Your task:
Return every line of the records below that contains the word "finger", copying each such line in full.

## Start Data in this exercise

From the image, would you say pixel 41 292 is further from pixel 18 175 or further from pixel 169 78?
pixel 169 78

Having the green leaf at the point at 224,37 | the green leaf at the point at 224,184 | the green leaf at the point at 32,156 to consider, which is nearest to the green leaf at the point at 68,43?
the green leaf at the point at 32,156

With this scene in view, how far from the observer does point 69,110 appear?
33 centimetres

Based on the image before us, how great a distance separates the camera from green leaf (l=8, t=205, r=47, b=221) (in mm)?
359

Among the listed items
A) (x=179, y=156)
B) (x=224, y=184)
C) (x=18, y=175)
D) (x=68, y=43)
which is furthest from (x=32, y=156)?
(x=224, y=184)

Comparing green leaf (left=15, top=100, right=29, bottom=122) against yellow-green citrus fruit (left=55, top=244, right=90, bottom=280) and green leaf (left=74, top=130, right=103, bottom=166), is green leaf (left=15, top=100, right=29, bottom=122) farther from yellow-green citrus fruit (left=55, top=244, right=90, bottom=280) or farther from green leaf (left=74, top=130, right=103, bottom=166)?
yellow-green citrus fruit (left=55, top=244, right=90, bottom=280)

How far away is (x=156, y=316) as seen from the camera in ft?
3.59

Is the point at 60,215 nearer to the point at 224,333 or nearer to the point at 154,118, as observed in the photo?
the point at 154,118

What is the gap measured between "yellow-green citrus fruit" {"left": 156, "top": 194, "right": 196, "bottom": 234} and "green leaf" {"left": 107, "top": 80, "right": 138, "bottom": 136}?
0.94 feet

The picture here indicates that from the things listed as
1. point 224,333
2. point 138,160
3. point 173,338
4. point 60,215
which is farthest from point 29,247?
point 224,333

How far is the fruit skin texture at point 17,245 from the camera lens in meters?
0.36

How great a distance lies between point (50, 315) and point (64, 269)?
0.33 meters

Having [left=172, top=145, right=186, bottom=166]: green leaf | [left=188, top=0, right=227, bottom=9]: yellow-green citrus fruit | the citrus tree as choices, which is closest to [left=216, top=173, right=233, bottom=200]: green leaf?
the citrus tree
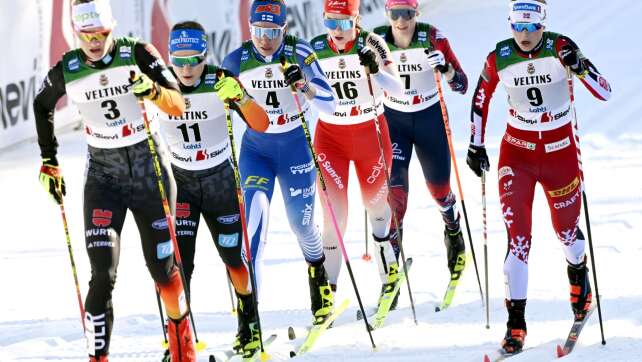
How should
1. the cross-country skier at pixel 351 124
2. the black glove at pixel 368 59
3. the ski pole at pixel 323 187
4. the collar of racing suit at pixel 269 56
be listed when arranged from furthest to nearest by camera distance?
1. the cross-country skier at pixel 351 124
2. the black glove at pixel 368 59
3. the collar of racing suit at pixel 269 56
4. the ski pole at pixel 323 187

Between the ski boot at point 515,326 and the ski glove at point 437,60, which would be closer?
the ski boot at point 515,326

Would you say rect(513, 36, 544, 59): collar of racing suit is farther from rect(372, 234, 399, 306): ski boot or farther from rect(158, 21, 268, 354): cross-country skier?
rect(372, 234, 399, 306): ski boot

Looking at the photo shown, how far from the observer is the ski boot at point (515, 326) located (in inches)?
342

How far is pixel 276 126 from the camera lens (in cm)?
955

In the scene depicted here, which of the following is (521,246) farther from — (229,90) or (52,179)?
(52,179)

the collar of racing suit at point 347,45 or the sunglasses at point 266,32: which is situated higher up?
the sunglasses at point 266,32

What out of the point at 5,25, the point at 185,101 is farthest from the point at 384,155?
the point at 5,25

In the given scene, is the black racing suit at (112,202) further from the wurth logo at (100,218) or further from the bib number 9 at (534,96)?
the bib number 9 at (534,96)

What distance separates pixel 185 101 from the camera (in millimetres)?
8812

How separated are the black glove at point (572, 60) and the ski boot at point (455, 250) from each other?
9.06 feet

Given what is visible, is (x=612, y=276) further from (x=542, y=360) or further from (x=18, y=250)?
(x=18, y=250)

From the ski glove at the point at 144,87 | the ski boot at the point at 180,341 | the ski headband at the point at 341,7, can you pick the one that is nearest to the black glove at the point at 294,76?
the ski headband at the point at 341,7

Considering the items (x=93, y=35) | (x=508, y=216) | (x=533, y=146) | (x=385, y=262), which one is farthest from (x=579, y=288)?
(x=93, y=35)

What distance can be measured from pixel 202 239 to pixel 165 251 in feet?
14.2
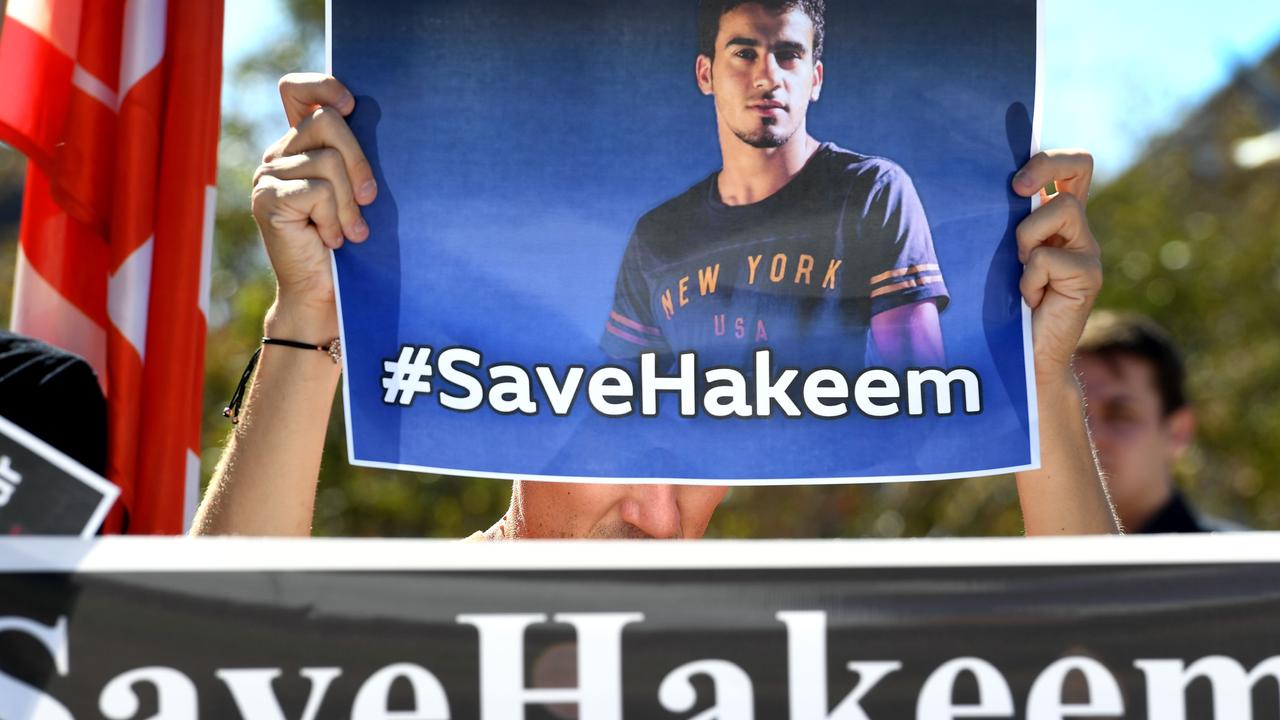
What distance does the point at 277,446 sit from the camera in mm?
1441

## End Data in this exercise
## Start Data in this exercise

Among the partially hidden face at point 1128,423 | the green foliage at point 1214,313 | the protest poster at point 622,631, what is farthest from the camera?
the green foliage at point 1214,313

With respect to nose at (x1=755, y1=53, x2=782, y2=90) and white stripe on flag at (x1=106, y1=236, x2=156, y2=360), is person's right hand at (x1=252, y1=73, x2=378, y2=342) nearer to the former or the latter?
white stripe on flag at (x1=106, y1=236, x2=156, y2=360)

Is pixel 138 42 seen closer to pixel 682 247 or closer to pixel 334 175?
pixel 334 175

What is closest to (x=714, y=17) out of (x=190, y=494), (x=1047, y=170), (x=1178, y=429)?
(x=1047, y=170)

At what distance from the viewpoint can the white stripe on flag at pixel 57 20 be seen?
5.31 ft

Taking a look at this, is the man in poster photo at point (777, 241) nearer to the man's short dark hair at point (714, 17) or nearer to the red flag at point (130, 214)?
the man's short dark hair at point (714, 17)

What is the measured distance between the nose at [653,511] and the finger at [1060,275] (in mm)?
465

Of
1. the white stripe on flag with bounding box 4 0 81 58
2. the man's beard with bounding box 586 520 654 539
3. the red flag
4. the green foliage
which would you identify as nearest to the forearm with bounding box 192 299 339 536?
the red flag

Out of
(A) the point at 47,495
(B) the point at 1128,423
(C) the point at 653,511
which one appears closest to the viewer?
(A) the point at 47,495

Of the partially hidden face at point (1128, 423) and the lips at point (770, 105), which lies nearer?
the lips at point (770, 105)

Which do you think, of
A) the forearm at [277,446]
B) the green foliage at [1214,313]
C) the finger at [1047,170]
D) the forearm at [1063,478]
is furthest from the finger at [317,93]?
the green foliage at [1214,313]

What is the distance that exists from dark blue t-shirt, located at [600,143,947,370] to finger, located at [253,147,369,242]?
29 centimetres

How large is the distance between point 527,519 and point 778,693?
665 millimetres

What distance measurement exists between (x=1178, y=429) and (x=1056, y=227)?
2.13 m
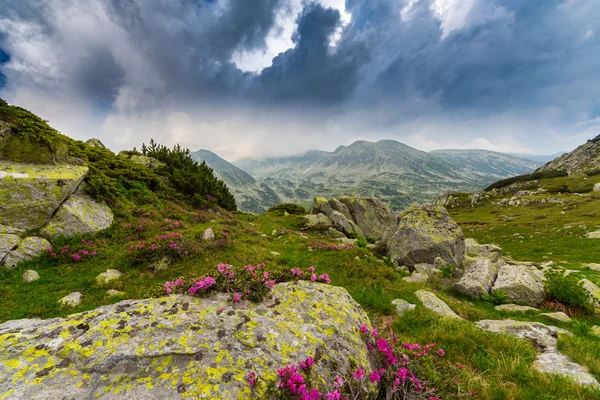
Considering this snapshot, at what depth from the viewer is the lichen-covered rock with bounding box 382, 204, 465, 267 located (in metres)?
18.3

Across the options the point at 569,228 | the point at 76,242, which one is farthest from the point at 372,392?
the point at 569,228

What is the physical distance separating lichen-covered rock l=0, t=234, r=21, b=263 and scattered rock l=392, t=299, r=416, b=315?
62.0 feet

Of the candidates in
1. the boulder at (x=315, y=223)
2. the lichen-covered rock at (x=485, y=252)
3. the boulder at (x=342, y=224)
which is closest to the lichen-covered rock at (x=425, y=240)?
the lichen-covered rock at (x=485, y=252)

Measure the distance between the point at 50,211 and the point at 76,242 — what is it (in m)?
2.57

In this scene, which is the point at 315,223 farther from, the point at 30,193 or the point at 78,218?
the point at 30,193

## End Data in this exercise

Full response:
What is the measured distance between the nose at [653,511] and the finger at [1060,275] (in mm)?
C) the finger at [1047,170]
is furthest from the finger at [317,93]?
What is the distance that exists from dark blue t-shirt, located at [600,143,947,370] to finger, located at [253,147,369,242]?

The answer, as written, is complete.